Having failed to challenge his opponents in 2008 and 2012 on where they stood on "registration ... for militia service if called up", the president can begin on the path toward a national policy now by bypassing the gun lobby leadership and appealing directly to the civic consciousness and obligation of gun owners, ...potowmack.org/obchall.html. The closest he has come so far is in this statement in Minnesota, February 4:

    The majority of gun owners, overwhelming majority of gun owners, think [universal background checks are] a good idea. So if we've got lobbyists in Washington claiming to speak for gun owners saying something different, we need to go to the source and reach out to people directly.

We can know from the NRA's Wayne LaPierre's recent hysterical statements that the heat is on for the childish political fantasy. Whether there will be public momentum that raises the heat further is the present challenge. Meanwhile there is no subject on which there is more ignorance and utter absurdity that gun rights. Against the public ignorance and near universal hostility I speak from 25 years of experience to public enlightenment, the leadership has to start at the top. Will there be a beginning in the present circumstance? Can we have a beginning that expands beyond "gun safety" to a national civics lesson on fundamental political and civic values? The opportunity will present itself when the present "gun safety" proposals are defeated.

Yours truly,
Potowmack

enclosures.


Attached to the relevant paragraph from FP No. 46:

Shaping the public mind to address gun violence begins with what James Madison was really describing in FP No. 46 and ends with Judge Silberman's conclusion in Parker. All that is left is the political leadership to make policy. There was no progress in the Senate Jud. Hearings on Jan. 30.
▬▬▬▬▬▬
PARTS OF THE EXERCISE ->
- a) List every person the gun policy letter mentions by name.
- b) In the statement from Minnesota quoted in the gun policy letter, why does the president say it is necessary to reach out to gun owners directly? Answer in one to three sentences.
- c) Carry on the gun policy letter from its last sentence.

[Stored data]
▬▬▬▬▬▬
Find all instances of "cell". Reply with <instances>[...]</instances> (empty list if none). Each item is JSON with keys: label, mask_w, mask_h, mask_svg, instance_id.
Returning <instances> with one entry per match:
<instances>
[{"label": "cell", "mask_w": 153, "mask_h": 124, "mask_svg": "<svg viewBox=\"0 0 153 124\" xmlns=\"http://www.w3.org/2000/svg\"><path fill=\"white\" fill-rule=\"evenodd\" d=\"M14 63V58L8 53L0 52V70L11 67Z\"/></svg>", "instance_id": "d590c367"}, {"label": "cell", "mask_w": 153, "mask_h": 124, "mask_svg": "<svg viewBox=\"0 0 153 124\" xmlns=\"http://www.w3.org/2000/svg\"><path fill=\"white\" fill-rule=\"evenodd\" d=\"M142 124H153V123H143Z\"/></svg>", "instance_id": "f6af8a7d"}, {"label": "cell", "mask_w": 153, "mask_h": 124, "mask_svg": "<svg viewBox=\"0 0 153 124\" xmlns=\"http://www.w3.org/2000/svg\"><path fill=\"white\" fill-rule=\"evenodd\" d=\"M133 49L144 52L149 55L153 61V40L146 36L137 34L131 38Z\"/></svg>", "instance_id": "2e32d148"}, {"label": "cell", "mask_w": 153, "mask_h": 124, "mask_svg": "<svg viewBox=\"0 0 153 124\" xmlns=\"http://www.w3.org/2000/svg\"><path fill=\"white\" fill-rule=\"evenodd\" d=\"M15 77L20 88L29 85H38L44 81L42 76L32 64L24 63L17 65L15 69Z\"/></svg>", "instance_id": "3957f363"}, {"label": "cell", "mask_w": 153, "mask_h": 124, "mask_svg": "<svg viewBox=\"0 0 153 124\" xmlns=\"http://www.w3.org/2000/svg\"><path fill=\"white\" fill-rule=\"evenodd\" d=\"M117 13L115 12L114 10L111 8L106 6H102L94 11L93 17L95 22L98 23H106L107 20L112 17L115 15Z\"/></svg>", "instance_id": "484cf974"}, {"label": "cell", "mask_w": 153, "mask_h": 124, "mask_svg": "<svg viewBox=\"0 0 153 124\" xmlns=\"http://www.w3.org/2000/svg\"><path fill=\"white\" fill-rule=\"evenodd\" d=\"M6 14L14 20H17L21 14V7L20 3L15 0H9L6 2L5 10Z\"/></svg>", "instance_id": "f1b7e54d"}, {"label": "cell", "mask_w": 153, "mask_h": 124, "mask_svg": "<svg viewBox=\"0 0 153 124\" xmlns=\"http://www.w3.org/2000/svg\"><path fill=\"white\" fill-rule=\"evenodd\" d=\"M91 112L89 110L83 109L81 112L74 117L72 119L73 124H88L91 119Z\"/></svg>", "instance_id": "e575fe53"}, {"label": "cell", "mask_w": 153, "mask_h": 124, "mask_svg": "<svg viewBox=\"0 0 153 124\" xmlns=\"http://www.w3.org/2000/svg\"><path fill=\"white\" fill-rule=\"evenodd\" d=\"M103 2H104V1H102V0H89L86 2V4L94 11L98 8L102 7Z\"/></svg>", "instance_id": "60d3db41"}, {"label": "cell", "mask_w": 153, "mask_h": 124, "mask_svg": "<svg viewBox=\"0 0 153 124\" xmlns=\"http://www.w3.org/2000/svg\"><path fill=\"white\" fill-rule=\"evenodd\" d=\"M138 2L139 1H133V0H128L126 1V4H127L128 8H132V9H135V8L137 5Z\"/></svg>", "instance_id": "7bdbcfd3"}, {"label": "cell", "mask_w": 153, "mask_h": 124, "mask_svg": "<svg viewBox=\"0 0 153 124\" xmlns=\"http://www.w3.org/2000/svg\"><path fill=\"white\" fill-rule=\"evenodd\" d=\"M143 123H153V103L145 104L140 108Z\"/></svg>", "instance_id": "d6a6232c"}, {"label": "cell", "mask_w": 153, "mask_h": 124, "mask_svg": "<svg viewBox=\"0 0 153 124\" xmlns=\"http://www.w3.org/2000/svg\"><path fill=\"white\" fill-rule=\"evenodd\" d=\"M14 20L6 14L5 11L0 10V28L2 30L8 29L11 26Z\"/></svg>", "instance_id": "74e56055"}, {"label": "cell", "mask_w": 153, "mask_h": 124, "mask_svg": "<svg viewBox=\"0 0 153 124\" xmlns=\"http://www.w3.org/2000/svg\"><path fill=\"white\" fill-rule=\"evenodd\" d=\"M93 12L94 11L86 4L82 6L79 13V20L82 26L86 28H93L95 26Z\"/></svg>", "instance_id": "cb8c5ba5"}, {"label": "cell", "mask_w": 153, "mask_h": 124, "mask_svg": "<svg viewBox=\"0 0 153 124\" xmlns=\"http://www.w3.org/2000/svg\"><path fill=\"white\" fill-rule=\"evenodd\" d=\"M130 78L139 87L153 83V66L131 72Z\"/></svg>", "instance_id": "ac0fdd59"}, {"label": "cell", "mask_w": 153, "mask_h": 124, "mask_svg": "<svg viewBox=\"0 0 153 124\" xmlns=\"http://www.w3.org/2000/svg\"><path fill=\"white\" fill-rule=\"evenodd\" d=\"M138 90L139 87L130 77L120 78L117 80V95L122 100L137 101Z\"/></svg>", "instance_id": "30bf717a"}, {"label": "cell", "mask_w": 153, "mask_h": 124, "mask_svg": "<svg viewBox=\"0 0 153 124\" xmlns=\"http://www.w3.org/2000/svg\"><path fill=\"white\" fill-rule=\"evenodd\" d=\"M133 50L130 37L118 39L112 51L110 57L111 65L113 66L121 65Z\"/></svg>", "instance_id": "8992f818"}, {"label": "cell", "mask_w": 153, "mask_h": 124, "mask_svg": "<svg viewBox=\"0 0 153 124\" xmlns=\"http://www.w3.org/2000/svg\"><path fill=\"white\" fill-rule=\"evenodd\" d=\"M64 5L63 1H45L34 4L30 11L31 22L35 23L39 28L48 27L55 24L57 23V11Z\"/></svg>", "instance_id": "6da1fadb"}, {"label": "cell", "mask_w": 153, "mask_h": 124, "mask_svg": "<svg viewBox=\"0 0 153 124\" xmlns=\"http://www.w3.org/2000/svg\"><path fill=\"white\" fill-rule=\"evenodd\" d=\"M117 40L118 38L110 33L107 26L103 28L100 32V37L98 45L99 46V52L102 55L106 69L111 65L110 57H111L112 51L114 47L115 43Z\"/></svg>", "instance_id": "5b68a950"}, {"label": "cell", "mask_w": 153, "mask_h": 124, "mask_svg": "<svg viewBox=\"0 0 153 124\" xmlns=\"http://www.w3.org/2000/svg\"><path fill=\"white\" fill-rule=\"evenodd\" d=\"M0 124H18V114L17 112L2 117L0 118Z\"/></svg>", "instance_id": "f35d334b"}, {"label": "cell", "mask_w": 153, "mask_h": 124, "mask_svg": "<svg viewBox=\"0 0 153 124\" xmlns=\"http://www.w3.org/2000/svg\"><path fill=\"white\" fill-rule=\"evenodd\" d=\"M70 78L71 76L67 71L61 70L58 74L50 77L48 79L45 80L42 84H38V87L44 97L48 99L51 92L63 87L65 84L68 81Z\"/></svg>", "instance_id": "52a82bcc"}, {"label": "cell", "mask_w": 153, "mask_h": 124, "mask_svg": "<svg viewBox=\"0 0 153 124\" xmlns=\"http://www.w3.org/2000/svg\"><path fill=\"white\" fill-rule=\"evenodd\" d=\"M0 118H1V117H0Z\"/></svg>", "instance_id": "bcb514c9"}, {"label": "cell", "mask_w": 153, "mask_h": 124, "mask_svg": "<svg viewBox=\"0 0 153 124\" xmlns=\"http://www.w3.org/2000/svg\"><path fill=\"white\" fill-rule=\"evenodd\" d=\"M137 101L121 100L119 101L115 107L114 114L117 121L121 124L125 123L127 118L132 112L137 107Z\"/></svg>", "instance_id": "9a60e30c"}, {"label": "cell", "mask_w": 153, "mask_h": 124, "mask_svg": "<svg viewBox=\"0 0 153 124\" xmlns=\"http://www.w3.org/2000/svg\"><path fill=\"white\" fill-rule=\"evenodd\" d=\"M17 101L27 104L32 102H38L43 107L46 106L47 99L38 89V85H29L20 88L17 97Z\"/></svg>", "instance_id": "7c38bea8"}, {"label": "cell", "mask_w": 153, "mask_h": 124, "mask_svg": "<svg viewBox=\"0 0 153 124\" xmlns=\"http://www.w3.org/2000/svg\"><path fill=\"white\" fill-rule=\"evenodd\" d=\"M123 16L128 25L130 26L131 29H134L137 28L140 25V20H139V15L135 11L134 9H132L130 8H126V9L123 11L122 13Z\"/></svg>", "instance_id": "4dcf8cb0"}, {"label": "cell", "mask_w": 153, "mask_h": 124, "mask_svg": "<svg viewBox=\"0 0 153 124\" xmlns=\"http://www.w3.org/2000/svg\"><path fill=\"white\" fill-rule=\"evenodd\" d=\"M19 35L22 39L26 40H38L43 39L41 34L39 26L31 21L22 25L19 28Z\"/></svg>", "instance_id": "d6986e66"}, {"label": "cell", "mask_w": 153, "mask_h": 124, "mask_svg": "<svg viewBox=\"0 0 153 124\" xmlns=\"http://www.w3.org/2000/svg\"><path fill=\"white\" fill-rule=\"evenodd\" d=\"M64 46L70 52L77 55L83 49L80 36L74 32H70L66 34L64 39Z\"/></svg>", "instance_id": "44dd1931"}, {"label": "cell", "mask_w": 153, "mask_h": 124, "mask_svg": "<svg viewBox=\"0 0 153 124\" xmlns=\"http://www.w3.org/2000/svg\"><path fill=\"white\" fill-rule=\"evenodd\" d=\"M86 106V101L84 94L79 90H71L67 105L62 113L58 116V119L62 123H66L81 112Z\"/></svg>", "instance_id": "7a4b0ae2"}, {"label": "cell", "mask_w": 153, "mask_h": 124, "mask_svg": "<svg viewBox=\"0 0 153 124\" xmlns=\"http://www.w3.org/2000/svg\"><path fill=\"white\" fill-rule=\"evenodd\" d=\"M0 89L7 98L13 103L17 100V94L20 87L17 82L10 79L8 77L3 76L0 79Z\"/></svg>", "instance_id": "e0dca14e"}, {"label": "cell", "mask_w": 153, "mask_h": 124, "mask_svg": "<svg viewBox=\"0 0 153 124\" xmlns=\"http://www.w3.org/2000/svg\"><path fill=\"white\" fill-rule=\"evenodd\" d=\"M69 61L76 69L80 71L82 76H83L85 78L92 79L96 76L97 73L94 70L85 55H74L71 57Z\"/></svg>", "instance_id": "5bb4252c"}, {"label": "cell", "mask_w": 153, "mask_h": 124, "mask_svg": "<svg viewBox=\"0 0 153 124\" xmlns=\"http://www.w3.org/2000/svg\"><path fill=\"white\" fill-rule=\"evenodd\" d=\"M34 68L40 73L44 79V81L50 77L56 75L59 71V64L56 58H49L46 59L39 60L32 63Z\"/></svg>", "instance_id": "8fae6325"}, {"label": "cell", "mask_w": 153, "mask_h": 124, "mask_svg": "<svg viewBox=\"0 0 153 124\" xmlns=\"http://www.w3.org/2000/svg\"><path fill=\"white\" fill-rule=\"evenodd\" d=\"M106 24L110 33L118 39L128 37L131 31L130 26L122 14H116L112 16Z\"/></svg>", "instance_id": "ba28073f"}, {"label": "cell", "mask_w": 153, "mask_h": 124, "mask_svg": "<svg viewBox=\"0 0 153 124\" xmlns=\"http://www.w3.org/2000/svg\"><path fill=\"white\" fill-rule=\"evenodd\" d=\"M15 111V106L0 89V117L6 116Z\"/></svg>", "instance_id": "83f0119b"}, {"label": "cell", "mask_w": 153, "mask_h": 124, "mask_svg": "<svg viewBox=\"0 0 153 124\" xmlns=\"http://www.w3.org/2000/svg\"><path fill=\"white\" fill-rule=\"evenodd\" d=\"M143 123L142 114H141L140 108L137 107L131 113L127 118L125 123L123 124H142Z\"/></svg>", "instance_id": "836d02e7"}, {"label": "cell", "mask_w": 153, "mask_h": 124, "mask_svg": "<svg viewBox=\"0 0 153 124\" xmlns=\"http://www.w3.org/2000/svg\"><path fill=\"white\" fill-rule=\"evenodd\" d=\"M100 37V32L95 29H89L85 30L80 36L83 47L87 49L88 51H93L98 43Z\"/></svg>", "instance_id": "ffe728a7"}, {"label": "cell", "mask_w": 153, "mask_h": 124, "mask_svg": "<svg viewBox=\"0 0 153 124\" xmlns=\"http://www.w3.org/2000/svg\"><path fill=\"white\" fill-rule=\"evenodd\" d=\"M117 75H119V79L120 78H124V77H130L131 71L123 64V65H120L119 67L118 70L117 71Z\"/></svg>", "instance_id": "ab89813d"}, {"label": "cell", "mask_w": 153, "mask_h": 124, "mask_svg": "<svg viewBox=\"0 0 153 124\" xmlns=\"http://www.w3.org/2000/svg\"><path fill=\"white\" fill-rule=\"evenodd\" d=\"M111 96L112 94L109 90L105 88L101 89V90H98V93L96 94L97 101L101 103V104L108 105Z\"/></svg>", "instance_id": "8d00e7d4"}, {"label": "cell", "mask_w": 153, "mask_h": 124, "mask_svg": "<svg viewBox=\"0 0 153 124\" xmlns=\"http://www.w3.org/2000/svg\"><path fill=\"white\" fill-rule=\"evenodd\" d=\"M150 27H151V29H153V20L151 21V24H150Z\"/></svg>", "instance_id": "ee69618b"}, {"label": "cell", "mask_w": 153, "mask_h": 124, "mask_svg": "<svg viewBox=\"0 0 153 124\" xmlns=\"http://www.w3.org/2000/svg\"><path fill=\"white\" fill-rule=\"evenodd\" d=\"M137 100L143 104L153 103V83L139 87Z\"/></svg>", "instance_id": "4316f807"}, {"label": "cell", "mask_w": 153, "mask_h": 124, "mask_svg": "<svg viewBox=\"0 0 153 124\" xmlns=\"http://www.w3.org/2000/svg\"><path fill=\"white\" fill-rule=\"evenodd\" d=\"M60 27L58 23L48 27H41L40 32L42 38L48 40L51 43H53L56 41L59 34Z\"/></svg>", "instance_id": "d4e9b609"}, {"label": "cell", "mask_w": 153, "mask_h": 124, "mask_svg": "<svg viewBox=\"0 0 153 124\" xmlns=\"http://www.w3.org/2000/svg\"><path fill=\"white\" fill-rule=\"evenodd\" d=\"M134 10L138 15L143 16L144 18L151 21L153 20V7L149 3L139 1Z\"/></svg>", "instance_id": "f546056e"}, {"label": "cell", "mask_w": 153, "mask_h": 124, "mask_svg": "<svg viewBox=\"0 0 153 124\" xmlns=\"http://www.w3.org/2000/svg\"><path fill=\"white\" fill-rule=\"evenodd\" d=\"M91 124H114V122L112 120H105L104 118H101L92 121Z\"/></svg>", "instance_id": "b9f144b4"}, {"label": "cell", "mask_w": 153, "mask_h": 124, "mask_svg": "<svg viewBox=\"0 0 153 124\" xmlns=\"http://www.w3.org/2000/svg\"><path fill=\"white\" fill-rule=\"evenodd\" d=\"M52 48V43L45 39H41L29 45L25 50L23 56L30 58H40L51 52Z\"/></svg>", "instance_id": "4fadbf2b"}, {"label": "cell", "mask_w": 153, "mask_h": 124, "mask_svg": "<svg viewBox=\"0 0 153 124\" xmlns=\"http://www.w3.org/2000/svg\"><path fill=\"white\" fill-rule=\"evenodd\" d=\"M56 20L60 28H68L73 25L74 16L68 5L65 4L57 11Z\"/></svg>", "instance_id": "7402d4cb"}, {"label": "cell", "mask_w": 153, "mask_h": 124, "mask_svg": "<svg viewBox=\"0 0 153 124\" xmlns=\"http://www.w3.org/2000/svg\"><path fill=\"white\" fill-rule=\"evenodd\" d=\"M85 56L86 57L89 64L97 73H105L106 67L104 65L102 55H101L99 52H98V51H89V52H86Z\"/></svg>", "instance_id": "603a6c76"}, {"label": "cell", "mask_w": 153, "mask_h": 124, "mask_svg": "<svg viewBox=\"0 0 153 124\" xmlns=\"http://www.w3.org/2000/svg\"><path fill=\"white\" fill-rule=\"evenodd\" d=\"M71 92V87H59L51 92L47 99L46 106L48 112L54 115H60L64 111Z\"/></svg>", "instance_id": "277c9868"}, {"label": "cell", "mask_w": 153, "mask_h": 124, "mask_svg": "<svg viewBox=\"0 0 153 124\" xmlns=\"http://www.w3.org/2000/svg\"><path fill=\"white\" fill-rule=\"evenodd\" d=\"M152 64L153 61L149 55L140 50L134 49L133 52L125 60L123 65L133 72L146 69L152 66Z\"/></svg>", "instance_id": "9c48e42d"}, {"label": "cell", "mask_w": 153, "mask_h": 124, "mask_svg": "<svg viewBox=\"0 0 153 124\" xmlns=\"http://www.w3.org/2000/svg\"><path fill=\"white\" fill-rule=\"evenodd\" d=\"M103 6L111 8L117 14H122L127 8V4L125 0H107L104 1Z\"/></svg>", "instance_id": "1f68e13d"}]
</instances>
▬▬▬▬▬▬
ANSWERS TO EACH TASK ->
- a) Wayne LaPierre, James Madison, Judge Silberman

- b) He says the overwhelming majority of gun owners think universal background checks are a good idea. Lobbyists in Washington who claim to speak for gun owners say something different, so he wants to go to the source.

- c)
The gun lobby has invented a whole preposterous, anarchic, insurrectionist, treasonous doctrine of political liberty largely out of words lifted out of context from this one paragraph. Regardless of what the NRA, a host of gun lobby/libertarian pseudoscholars (.../emerappi.html), the "rabidly anti-gun Washington Post" (.../washpost.html), NPR's Diane Rehm ,(.../196rehm.html), and a growing number of anarchic federal judges (.../silvdiss.pdf) would have us believe, James Madison in FP. 46 was not describing a civil right of private individuals. The issue was military federalism a federalism which today is anachronistic and irrelevant. The larger context of the Second Amendment was the republican "right of the people" to participate in the military functions of the state as conscript citizen soldiers, fulfilling a civic obligation, rather than leave those functions up to a mercenary army whether the British Army recently removed or the US Army which as created in the Constitution was explicitly, in the consciousness of the 1780s, modeled after the British Army. The great apprehension at the time was over an untried supergovernment with a mercenary army at its disposal. It is very far removed from public knowledge but the Second Amendment only makes sense in those eighteenth century terms.
The original antagonistic relationship between the conscript state militias and the mercenary US Army was combined in the twentieth century selective service acts. The US Army became in a sense a national militia.


Attached to FirearmsFreedomAct.com

Give them their hearts' desire. To the states: You keep your guns within your boundaries and the Federal Government will leave you alone. If not, the Federal Government will invade your space and do it for you.
The constitutional authority for a National Firearms Policy is not the much overused commerce clause but the militia clauses of the Constitution and Second Amendment and how the basic concepts of civic obligation and military preparedness were were manifest in the Militia Act of 1792. Militia duty was conscript duty.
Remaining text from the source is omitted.